Texto extraído:

╭──

O Ministério Público Federal (MPF) deu um passo decisivo na defesa dos direitos de povos e comunidades tradicionais do Vale do Jequitinhonha, em Minas Gerais, ao emitir, na terça-feira (9), uma recomendação formal à Agência Nacional de Mineração (ANM). O pedido visa a suspensão e revisão de todas as autorizações de pesquisa e extração de lítio em Araçuaí e cidades vizinhas, além de solicitar a consulta prévia, livre e informada dessas populações, antes de qualquer nova concessão minerária.
A medida surge após um inquérito civil do MPF constatar o descumprimento de direitos étnico-raciais e territoriais, em face do avanço da mineração do lítio na região. Dados de fevereiro de 2024 revelam que mais de 6,2 mil processos de exploração mineral estão em andamento ou em distintas fases na área, evidenciando a crescente pressão sobre ecossistemas e comunidades.
Apesar de a ANM ter alegado que a legislação minerária não prevê a obrigatoriedade da consulta prévia, o MPF refuta essa posição. O órgão destaca que a postura da agência contraria a legislação brasileira e tratados internacionais, em especial a Convenção nº 169 da Organização Internacional do Trabalho (OIT), da qual o Brasil é signatário. Essa convenção, reconhecida pelo Supremo Tribunal Federal (STF) com status supralegal, garante a necessidade do diálogo e do consentimento das comunidades antes da aprovação de projetos que as afetem diretamente.

╰──

(Registros de dados coletados)

╭──

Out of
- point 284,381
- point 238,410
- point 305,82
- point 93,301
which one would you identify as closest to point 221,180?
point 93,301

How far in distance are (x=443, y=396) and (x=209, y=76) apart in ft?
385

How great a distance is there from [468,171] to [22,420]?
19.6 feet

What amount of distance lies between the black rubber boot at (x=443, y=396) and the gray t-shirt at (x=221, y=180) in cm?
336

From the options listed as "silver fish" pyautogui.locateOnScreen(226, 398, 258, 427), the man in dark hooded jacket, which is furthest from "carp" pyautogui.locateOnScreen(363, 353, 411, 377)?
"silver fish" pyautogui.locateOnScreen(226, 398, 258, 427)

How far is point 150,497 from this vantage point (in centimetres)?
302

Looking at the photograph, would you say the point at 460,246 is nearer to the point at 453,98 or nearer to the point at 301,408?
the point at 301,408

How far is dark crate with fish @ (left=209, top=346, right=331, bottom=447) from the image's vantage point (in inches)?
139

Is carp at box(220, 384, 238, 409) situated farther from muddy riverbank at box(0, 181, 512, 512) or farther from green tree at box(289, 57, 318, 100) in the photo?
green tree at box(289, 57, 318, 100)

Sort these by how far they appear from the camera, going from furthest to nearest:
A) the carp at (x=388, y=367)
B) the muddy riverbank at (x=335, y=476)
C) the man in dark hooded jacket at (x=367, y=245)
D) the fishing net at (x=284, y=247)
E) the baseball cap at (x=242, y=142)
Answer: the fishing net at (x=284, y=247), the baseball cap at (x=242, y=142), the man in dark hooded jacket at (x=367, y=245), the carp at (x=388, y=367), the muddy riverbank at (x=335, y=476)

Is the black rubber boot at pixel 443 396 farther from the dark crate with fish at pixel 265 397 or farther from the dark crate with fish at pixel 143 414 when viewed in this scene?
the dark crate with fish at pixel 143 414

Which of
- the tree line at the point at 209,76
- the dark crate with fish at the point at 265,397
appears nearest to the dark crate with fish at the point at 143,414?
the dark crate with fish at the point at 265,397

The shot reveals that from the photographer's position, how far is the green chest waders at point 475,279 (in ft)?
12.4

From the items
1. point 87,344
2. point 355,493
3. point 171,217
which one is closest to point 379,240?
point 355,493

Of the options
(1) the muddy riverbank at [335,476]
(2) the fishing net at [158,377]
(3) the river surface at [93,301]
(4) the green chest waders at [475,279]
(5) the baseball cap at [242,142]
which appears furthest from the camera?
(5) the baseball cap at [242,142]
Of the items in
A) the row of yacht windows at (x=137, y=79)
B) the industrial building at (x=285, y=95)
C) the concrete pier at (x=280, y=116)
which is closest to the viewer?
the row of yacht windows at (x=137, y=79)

╰──
╭──

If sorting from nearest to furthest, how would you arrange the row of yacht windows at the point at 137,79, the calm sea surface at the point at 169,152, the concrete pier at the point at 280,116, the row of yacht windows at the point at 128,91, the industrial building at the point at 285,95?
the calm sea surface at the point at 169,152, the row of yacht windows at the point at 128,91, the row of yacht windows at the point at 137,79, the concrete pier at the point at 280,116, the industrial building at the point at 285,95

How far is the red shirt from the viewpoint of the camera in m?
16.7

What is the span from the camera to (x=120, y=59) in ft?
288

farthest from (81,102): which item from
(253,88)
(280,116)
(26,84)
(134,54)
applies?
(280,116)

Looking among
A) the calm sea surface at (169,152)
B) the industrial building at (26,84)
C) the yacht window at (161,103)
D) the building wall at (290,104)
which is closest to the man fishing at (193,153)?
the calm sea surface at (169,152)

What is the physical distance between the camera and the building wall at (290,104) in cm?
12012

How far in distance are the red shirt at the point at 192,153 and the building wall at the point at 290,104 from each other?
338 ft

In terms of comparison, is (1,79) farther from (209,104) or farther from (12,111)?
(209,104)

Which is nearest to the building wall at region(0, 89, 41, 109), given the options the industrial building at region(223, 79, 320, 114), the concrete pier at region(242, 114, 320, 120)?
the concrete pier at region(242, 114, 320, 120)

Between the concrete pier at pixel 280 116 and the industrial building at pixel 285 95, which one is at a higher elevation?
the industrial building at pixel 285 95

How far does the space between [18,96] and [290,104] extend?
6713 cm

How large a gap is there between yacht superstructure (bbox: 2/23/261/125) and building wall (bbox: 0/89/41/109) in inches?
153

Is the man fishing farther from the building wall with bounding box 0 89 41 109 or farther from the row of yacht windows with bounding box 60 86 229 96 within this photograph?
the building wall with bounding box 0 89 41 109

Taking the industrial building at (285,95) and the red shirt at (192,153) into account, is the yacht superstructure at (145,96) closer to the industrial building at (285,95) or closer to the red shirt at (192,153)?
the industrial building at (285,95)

╰──
╭──

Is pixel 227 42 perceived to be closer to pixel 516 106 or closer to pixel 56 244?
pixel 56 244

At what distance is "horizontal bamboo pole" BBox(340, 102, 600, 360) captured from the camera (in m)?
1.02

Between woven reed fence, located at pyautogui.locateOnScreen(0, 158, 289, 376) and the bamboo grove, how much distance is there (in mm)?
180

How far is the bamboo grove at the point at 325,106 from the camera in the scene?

╰──

Tarefas a realizar:
(a) Reproduza fielmente o trecho do texto sobre a mineração de lítio, começando pelas palavras "O Ministério Público" e parando depois de "nova concessão minerária.".
(b) Dê continuidade ao texto sobre a mineração de lítio a partir de sua última frase.
O material não é necessário.

Respostas por tarefa:
(a)
O Ministério Público Federal (MPF) deu um passo decisivo na defesa dos direitos de povos e comunidades tradicionais do Vale do Jequitinhonha, em Minas Gerais, ao emitir, na terça-feira (9), uma recomendação formal à Agência Nacional de Mineração (ANM). O pedido visa a suspensão e revisão de todas as autorizações de pesquisa e extração de lítio em Araçuaí e cidades vizinhas, além de solicitar a consulta prévia, livre e informada dessas populações, antes de qualquer nova concessão minerária.

(b)
Água e território ameaçados
Para quem vive na linha de frente desses impactos, a realidade é dura e transformadora. José dos Santos, indígena Aranã Caboclo e morador de Poço Dantas, descreve uma mudança drástica em sua vida e na de sua comunidade. “Quando eu cheguei, isso aqui era um paraíso, uma benção. Todo mundo trabalhava e tinha seu dinheirinho”, relembra, contrastando com a vida atual marcada por “poeira e barulho, dia e noite.”
Vivendo muito perto da pilha de rejeitos e em frente ao Ribeirão Piauí, Santos testemunha a degradação diária. “Olha a situação desse córrego. Olha como ele está. Como você vai viver uma coisa dessa? Antes, nós podíamos fazer nossas vazantes aqui. Hoje, até as árvores estão doentes.”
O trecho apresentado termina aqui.